• **Source document**:
▼

To me, think American food is better, but if you compare the stuff that you eat to make you strong, I think Hmong food is much more better. Because American food you don't really get that much cholestorol stuff in it, so it don't know about it, but to me, Hmong stuff is pretty good. It's healthier.
89. In your family or with your friends have there been problems with teenage or agreed marriages?

Yes. There is. I have a few friends that have problems with marriage. Like, when you take a girl to a date, if you ask her parents and you take her on a date, and you come home maybe an hour late, they'll force you to marry their daughter, whether you like her or not. So there's kind of a few problems with that. Sometimes, when somebody forces you to marry somebody, then you're afraid to go back and tell your parents about it because when you tell your parents, they could kick you out of the house. So sometimes you run away. Hmong people have alot of problem with marriage; especially marriage. Because when you're married, that's real different. You're not going to be yourself no more. You're going to change alot, you're going to learn alot of stuff and it's going to be hard. It's not like a car that you buy then you throw it away after you're finished. When you're married, you're married for real; you're married forever too. You've got to think twice before you marry. But Hmong people, they don't think, they just marry; and then a few months, a few years they say: Fine, I'm going to get a second wife. And they get a second wife; that's how Hmong is.

▲

Records from a collection
▼

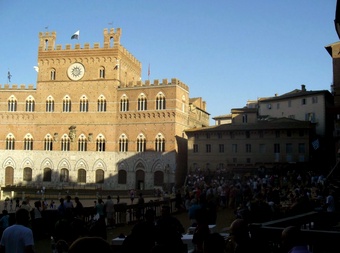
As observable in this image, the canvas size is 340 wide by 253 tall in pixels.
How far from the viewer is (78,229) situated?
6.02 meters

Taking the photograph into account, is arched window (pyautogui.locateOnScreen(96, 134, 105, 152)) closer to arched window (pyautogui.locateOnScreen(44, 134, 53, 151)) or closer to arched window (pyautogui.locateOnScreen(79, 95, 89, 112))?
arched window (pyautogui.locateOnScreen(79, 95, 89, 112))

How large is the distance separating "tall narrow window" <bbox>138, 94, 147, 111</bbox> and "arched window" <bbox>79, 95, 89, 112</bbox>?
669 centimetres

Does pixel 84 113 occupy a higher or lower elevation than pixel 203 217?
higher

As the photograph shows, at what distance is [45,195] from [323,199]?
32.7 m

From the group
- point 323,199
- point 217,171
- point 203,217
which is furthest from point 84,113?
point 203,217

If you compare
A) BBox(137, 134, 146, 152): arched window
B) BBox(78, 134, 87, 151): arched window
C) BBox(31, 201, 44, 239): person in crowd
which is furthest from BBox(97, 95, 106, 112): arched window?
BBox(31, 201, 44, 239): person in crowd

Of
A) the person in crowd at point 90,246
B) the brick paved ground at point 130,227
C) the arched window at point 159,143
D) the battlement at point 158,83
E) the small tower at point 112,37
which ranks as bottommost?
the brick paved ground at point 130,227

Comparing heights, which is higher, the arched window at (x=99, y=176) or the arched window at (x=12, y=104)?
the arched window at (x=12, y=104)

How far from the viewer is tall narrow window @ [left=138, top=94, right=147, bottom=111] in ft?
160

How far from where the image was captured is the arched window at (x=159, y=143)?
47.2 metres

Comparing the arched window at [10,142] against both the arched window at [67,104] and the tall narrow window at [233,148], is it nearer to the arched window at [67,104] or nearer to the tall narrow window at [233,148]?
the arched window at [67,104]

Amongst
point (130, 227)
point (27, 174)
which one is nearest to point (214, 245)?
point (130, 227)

▲

• **Exercise description**:
Reproduce the interview excerpt about Hmong food and marriage word for word, from start to finish.

• **Reply**:
To me, think American food is better, but if you compare the stuff that you eat to make you strong, I think Hmong food is much more better. Because American food you don't really get that much cholestorol stuff in it, so it don't know about it, but to me, Hmong stuff is pretty good. It's healthier.
89. In your family or with your friends have there been problems with teenage or agreed marriages?

Yes. There is. I have a few friends that have problems with marriage. Like, when you take a girl to a date, if you ask her parents and you take her on a date, and you come home maybe an hour late, they'll force you to marry their daughter, whether you like her or not. So there's kind of a few problems with that. Sometimes, when somebody forces you to marry somebody, then you're afraid to go back and tell your parents about it because when you tell your parents, they could kick you out of the house. So sometimes you run away. Hmong people have alot of problem with marriage; especially marriage. Because when you're married, that's real different. You're not going to be yourself no more. You're going to change alot, you're going to learn alot of stuff and it's going to be hard. It's not like a car that you buy then you throw it away after you're finished. When you're married, you're married for real; you're married forever too. You've got to think twice before you marry. But Hmong people, they don't think, they just marry; and then a few months, a few years they say: Fine, I'm going to get a second wife. And they get a second wife; that's how Hmong is.